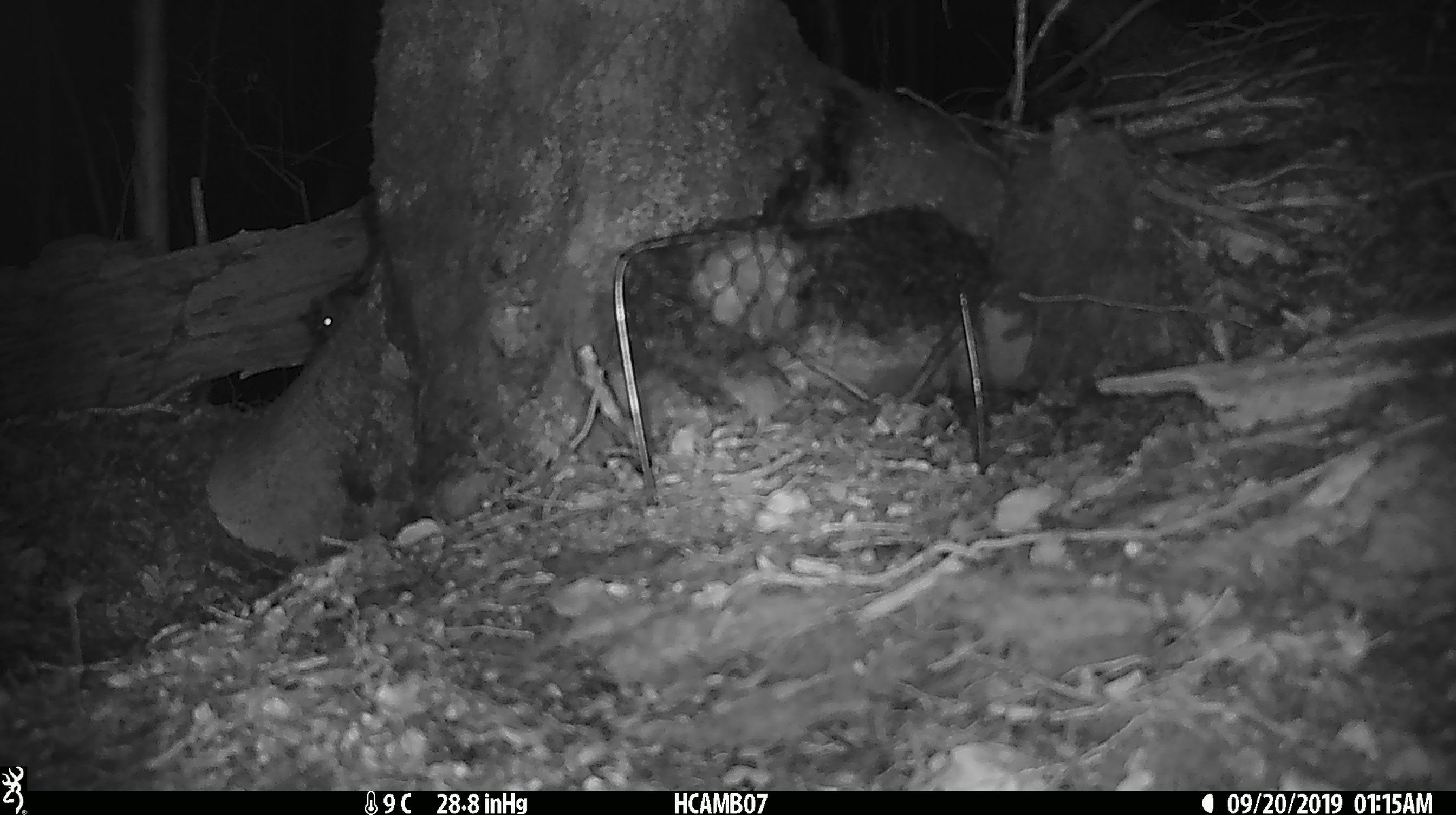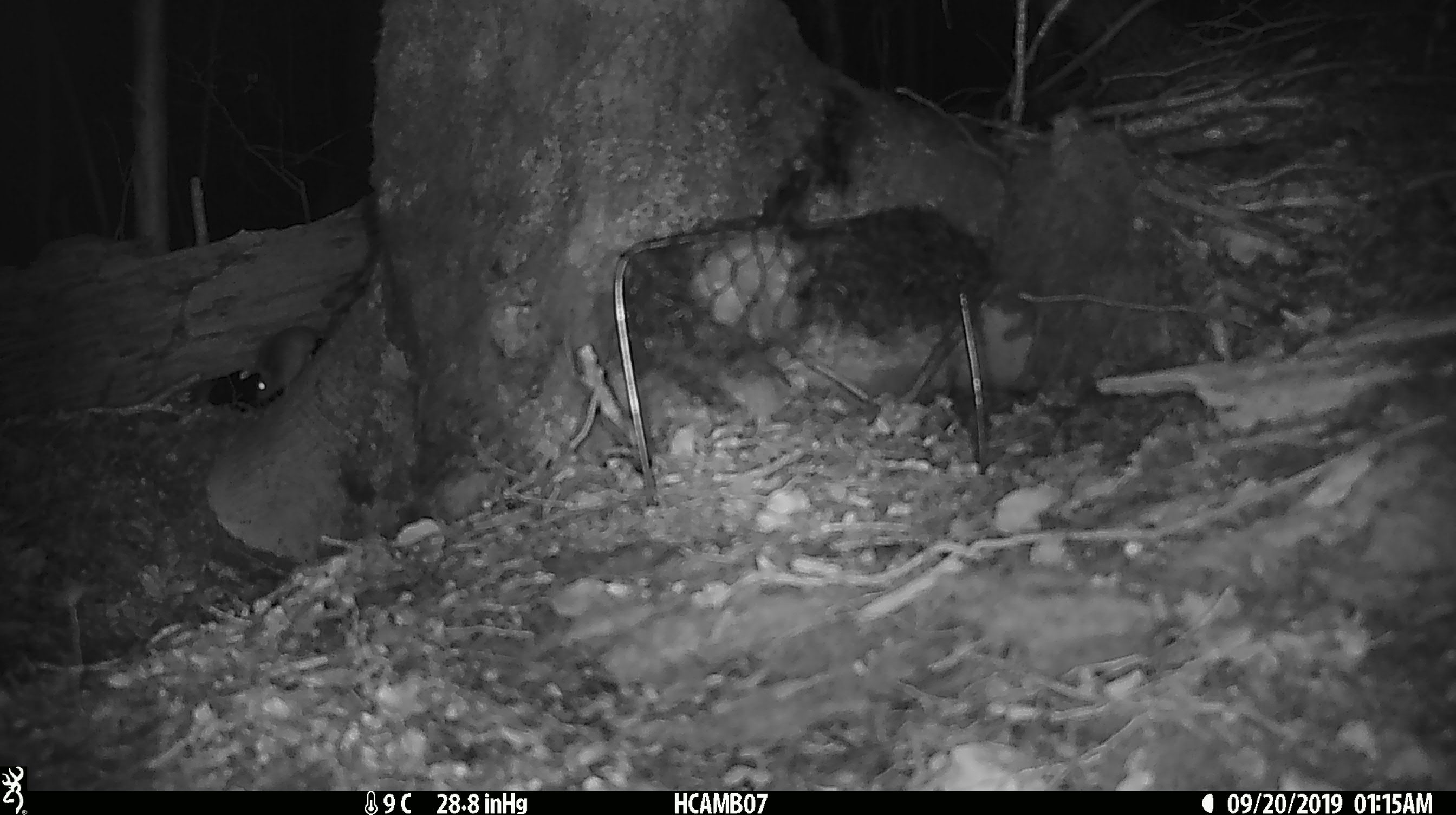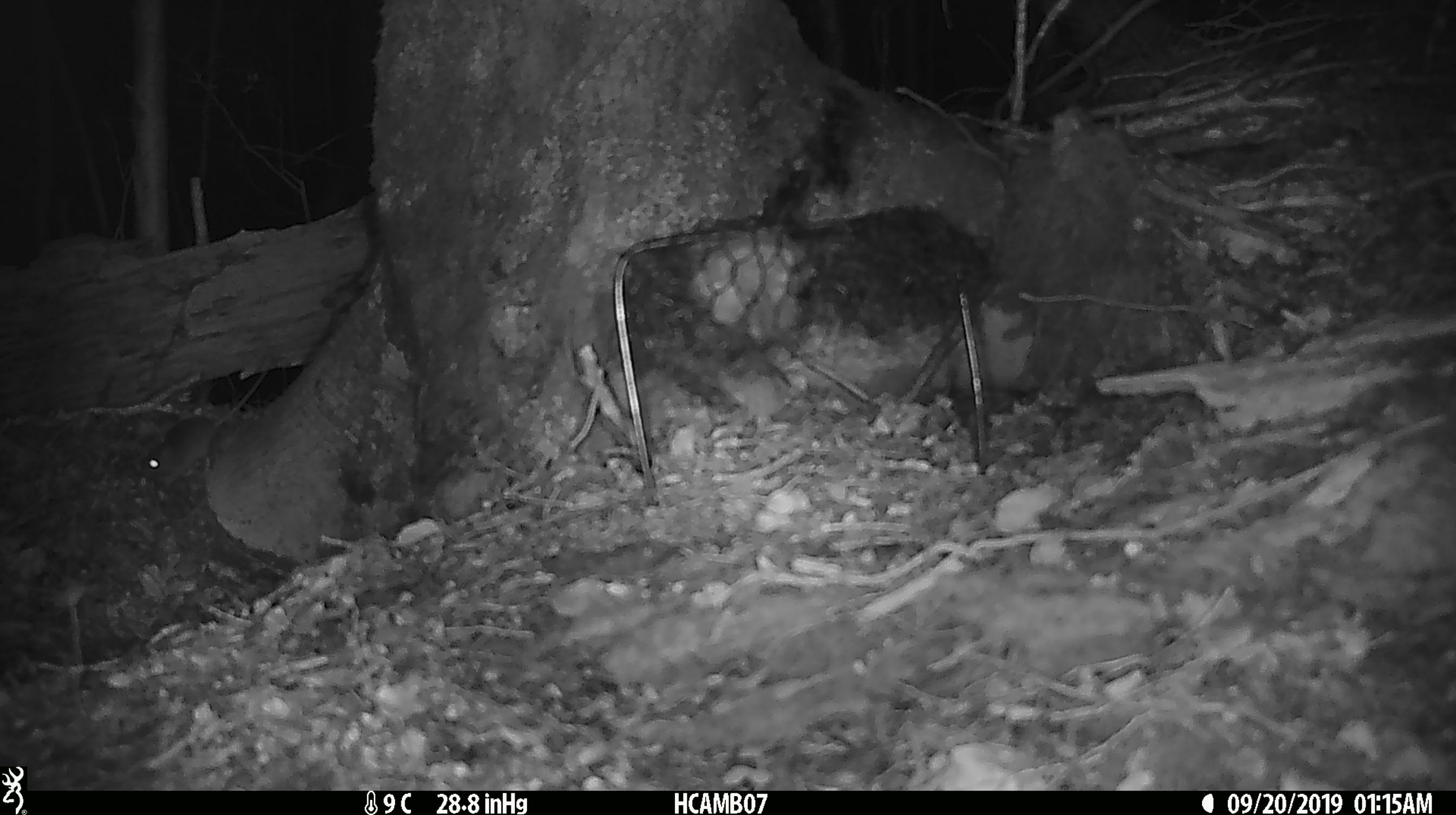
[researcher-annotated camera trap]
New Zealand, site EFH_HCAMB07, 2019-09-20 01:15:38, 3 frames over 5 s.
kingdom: Animalia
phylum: Chordata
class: Mammalia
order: Rodentia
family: Muridae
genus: Mus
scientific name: Mus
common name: mouse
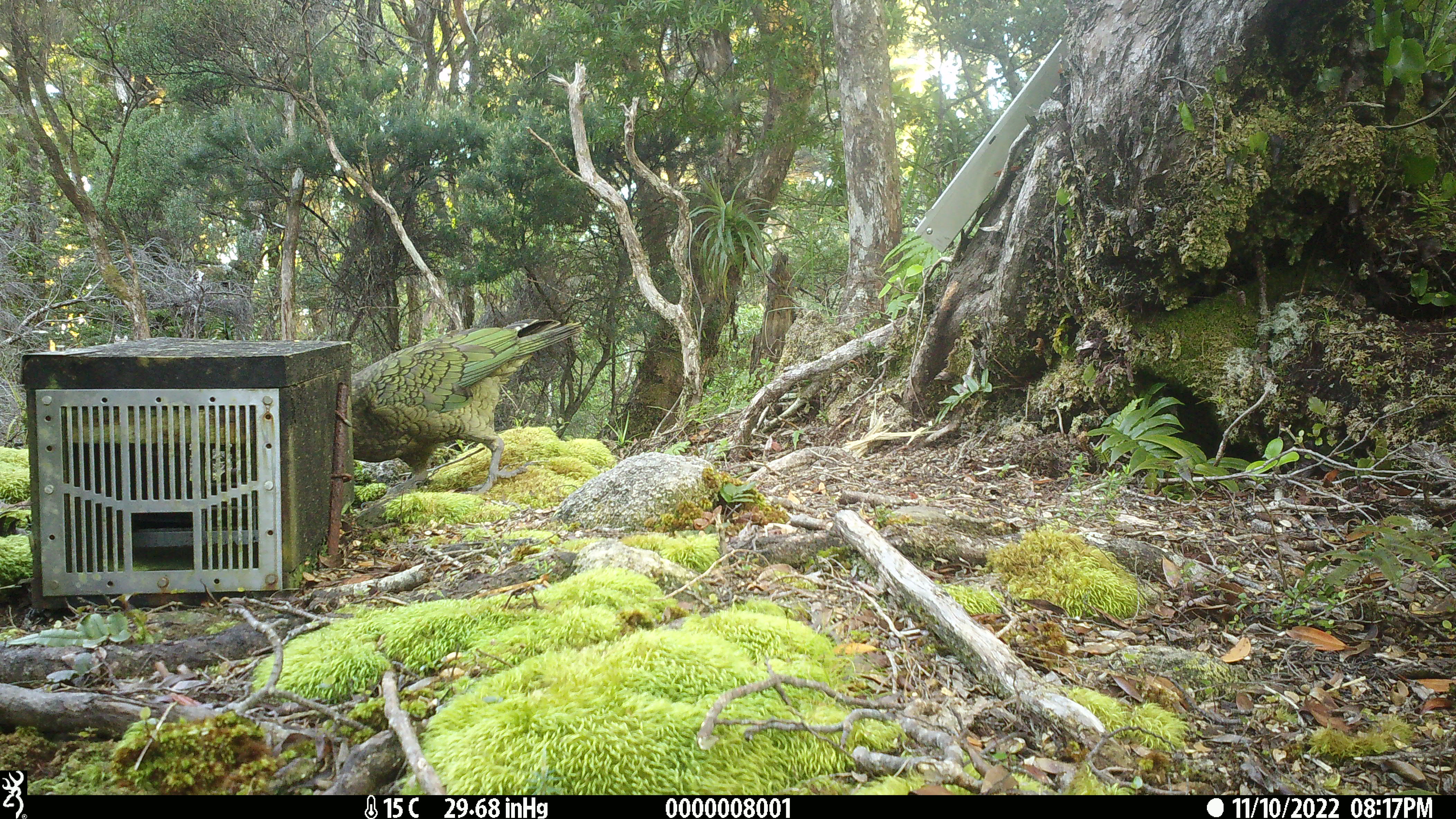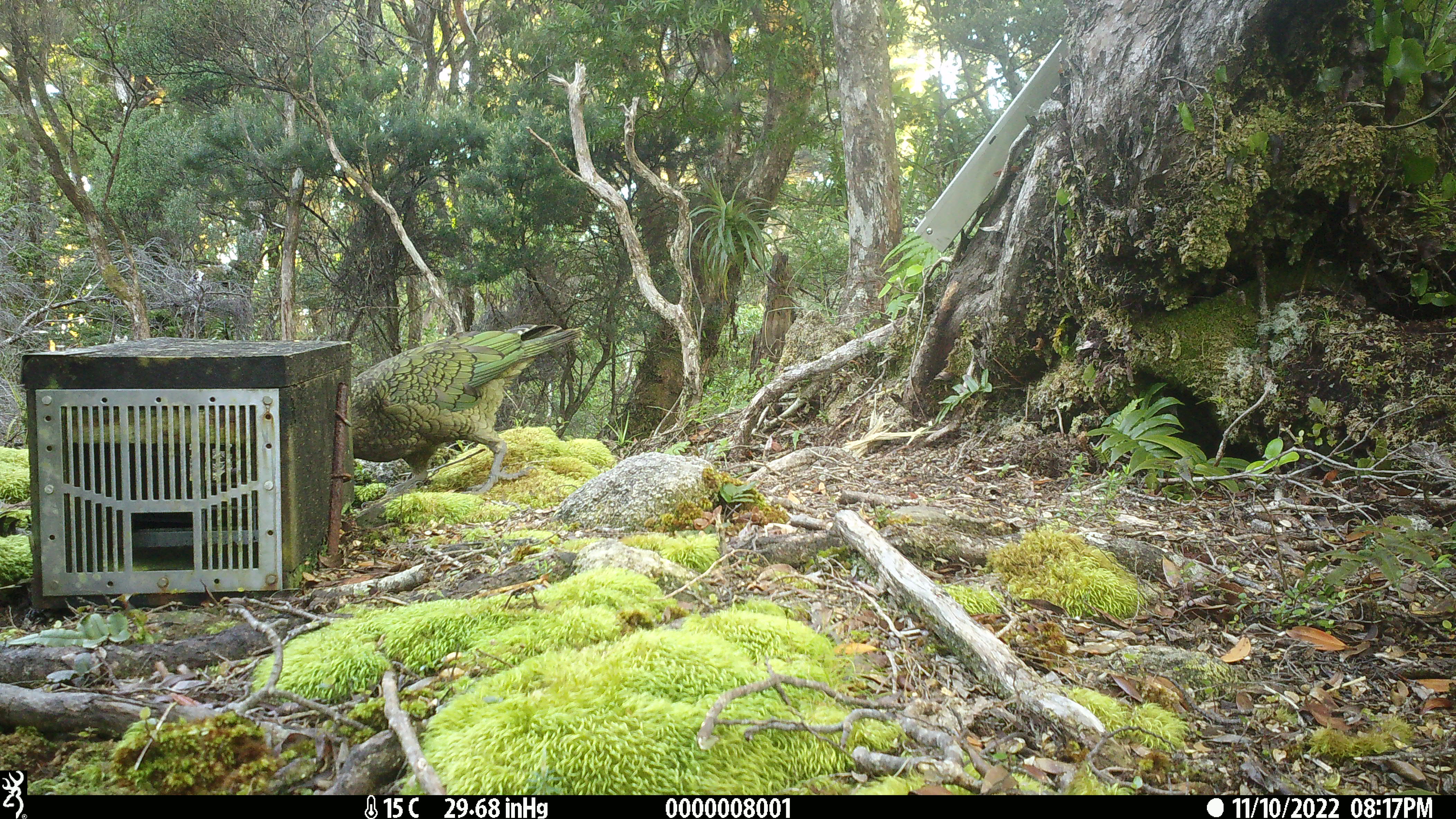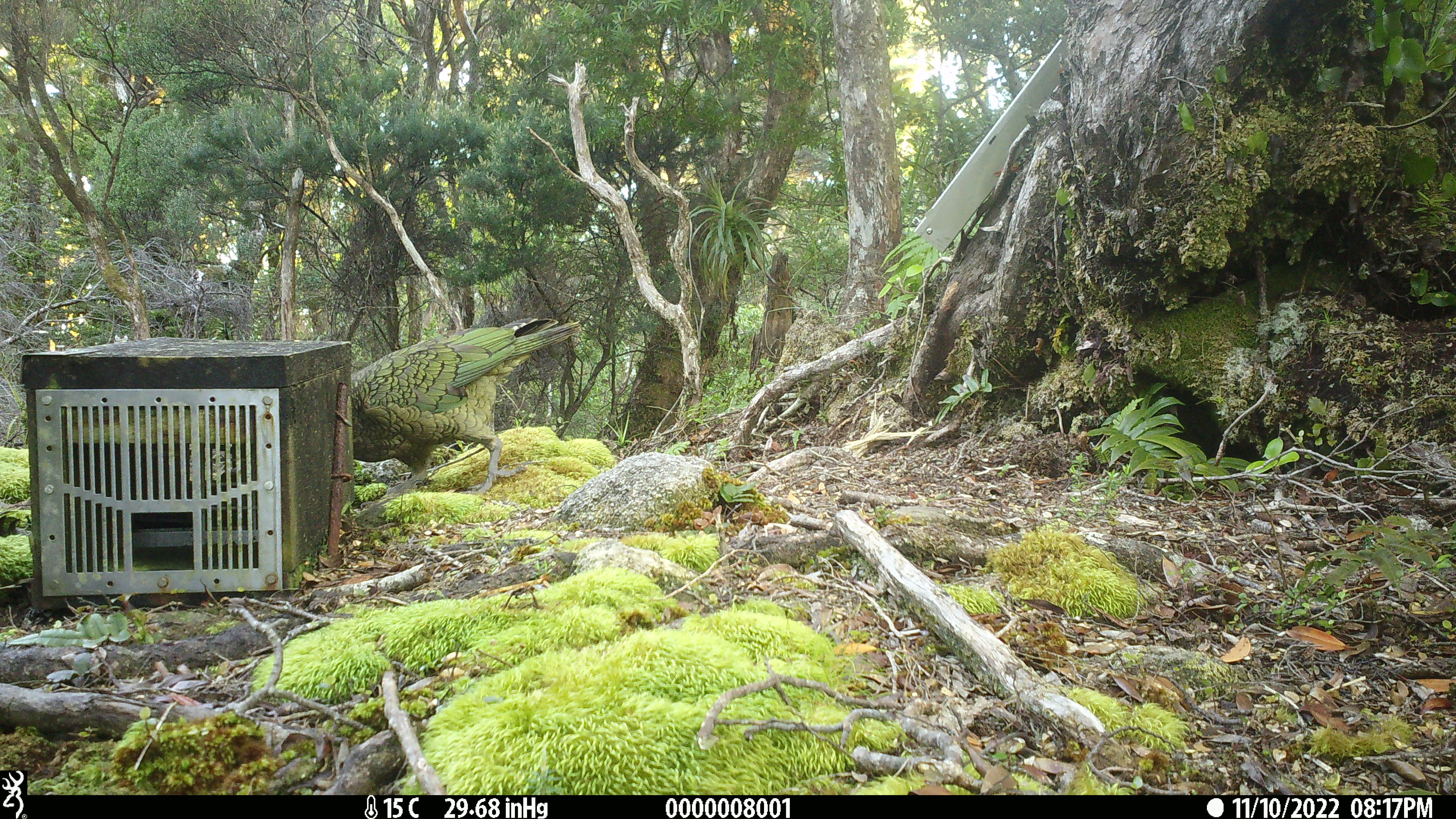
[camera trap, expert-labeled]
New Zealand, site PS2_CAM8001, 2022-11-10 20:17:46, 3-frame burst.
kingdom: Animalia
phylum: Chordata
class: Aves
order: Psittaciformes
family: Strigopidae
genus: Nestor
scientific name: Nestor notabilis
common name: kea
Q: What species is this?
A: Kea (Nestor notabilis).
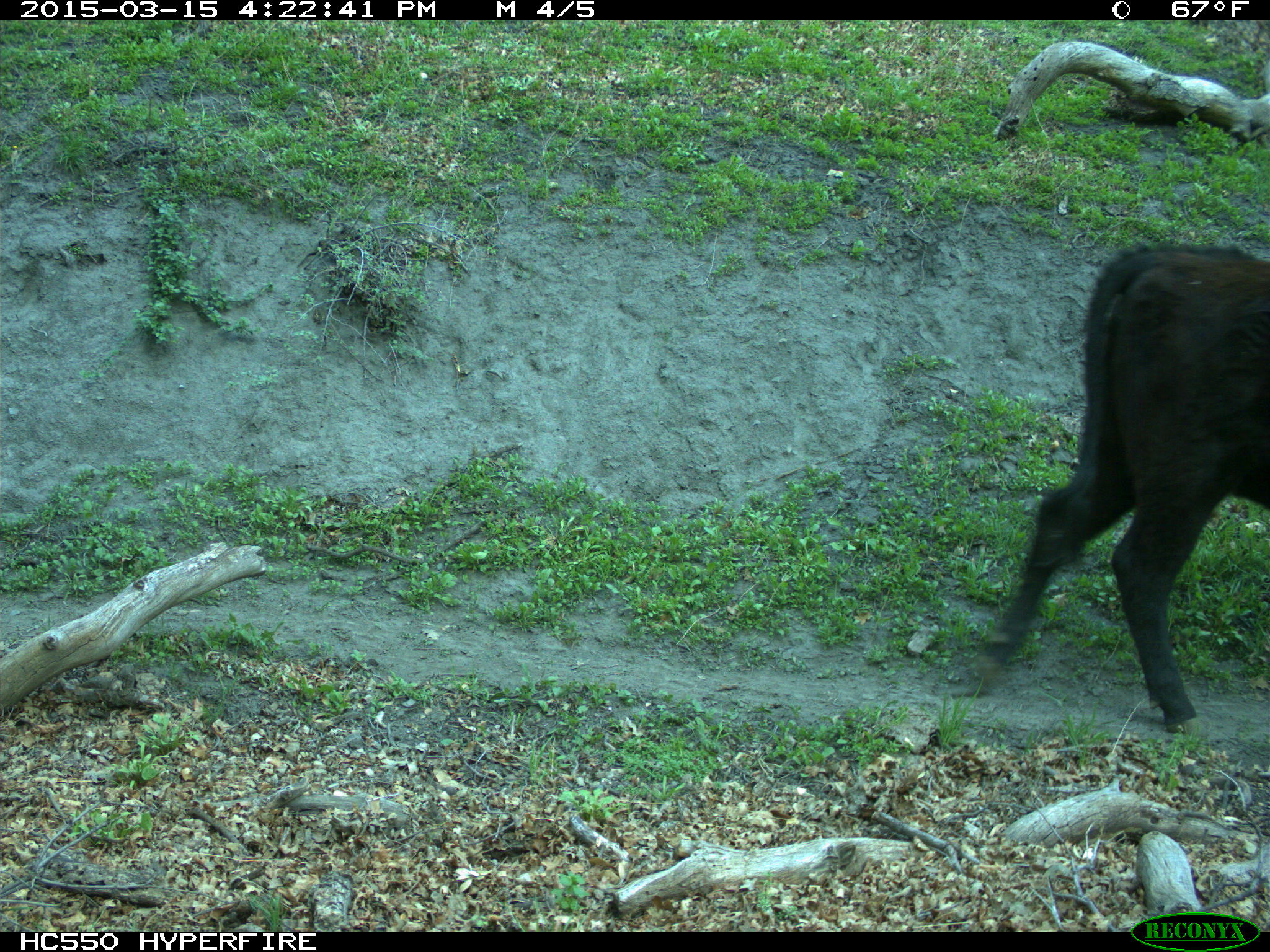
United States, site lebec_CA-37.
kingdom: Animalia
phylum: Chordata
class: Mammalia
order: Artiodactyla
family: Bovidae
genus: Bos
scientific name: Bos taurus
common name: domestic cow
________________________________________
> _What you need to do_: Only the lines from the one containing "order: Artiodactyla" through the last line of the records should appear, each written out exactly.

> _Exercise response_:
order: Artiodactyla
family: Bovidae
genus: Bos
scientific name: Bos taurus
common name: domestic cow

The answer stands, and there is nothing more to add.